> **Tareas del ejercicio**:
• 1. Indica si cada afirmación concuerda con el texto sobre Monseñor Luis Augusto Castro. Responde sí o no y cita las palabras exactas que lo deciden. (a) El obispo pidió el minuto de silencio a las 2:30 de la tarde. (b) Junto a los 60 soldados había veinte infantes de marina. (c) Las botas pantaneras de los soldados se las habían dado sus familias.
• 2. Continúa el texto sobre Monseñor Luis Augusto Castro a partir de su última oración.

> **Texto para leer**:

┌──

M. Luis Augusto Castro, un hombre con una misión

Texto: javier darío restrepo
Fotos: Álvaro Calderón, Gobernación
de Boyacá, VNC

A propósito de los 25 años de la Ordenación Episcopal de Monseñor Luis Augusto Castro, Arzobispo de Tunja.

Reverberaba el sol de las 2:30 de la tarde sobre la plaza, cuando desde la plataforma levantada al fondo, se escuchó la voz del obispo que pedía un minuto de silencio por los soldados que habían muerto diez meses antes en Las Delicias y por los infantes de marina muertos en enero, en Juradó.

Desde la plataforma podía ver a los guerrilleros que, aunque pocos, dominaban el conjunto: a los 60 soldados y a los diez infantes de marina que habían padecido el secuestro en las selvas del sur del país; todos lucían uniformes nuevos y botas pantaneras que les habían proporcionado sus secuestradores. Se les veía ansiosos y alegres a la vez, disciplinados en posición de firmes; casi al frente el grupo de sus parientes y amigos con las mochilas y morrales en que habían traído sus obsequios de saludo; menos expresivos los miembros de las ONG y de entidades nacionales e internacionales, y dispersos por todos los lados los periodistas de distintos medios del país y del mundo.
La noticia tenía todas las características de un hecho espectacular, y el obispo lo sabía mientras desgranaba como cuentas de un rosario los hechos de un largo proceso de preparación y de espera, a medida que pasaban, lentos, los segundos de ese minuto de silencio.

└──

> **Datos registrados**:
┌──

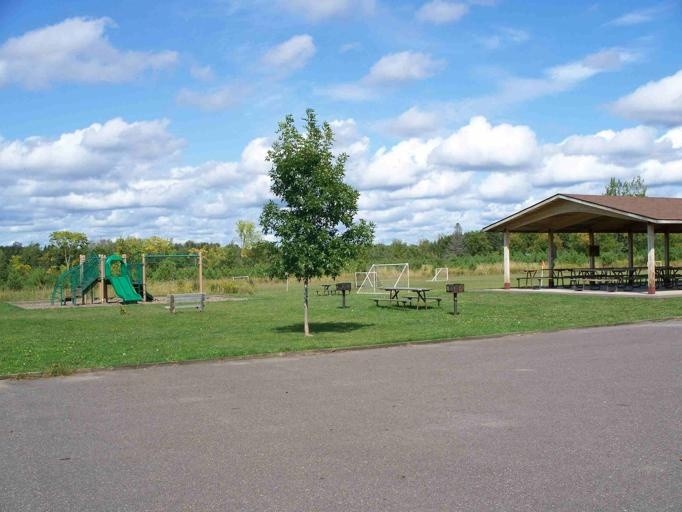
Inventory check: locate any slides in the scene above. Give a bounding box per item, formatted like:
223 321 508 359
105 255 142 303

└──

> **Respuestas esperadas**:
• 1.
(a) Sí: «Reverberaba el sol de las 2:30 de la tarde sobre la plaza, cuando desde la plataforma levantada al fondo, se escuchó la voz del obispo que pedía un minuto de silencio».
(b) No: «a los 60 soldados y a los diez infantes de marina».
(c) No: «botas pantaneras que les habían proporcionado sus secuestradores».

• 2.
Había guardado, intactos los paquetes de toallas, jabones, calzoncillos y galletas que les había llevado como regalo de navidad a los 70 secuestrados, confiado en la palabra que le habían dado los guerrilleros de permitirle una visita al grupo de militares secuestrados. No pudo disimular su desilusión cuando, después de un largo recorrido un guerrillero le informó que las operaciones militares habían hecho imposible la entrevista y que por seguridad los policías e infantes habían sido divididos en grupos pequeños.
Fue su primera gestión; la siguiente tuvo mayor éxito y tres semanas después pudo tener delante los ojos vivos y astutos de Fabián Ramírez, uno de los jefes del Bloque Sur. Lo conocía de antes porque lo había convencido para que le entregara cinco policías sobrevivientes al ataque de Cartagena del Chairá. Al lado de Fabián estaba otro viejo conocido, antiguo profesor en la universidad de Florencia y ahora flamante jefe del bloque sur, Joaquín Gómez. La reunión concluyó con un cierto aire de complicidad: dispondrían de un mecanismo secreto de comunicación en adelante.
Por esos días continuó su misión con un viaje a Bogotá para conversar con el presidente Ernesto Samper a quien preocupaba la suerte de los setenta militares. De esa conversación salió con un ardiente dilema por resolver. Según el gobierno, habría el despeje necesario para la libertad de los secuestrados si la guerrilla accedía previamente a un diálogo con el gobierno; pero la guerrilla exigía el despeje antes de cualquier diálogo.
Entonces comenzaron sus viajes por el río en busca de nuevos contactos hasta que pudo llevarles la noticia de la desmilitarización de los 13.161 kilómetros cuadrados de su región durante 30 días; tiempo en que debía producirse la liberación que había comenzado esa mañana, al llegar al pequeño aeropuerto de Cartagena del Chairá el primer helicóptero. Cinco helicópteros habían seguido aterrizando con los soldados e infantes que, finalmente estaban ahí, frente a él. A ellos se dirigió, en primer lugar, al terminar el minuto de silencio.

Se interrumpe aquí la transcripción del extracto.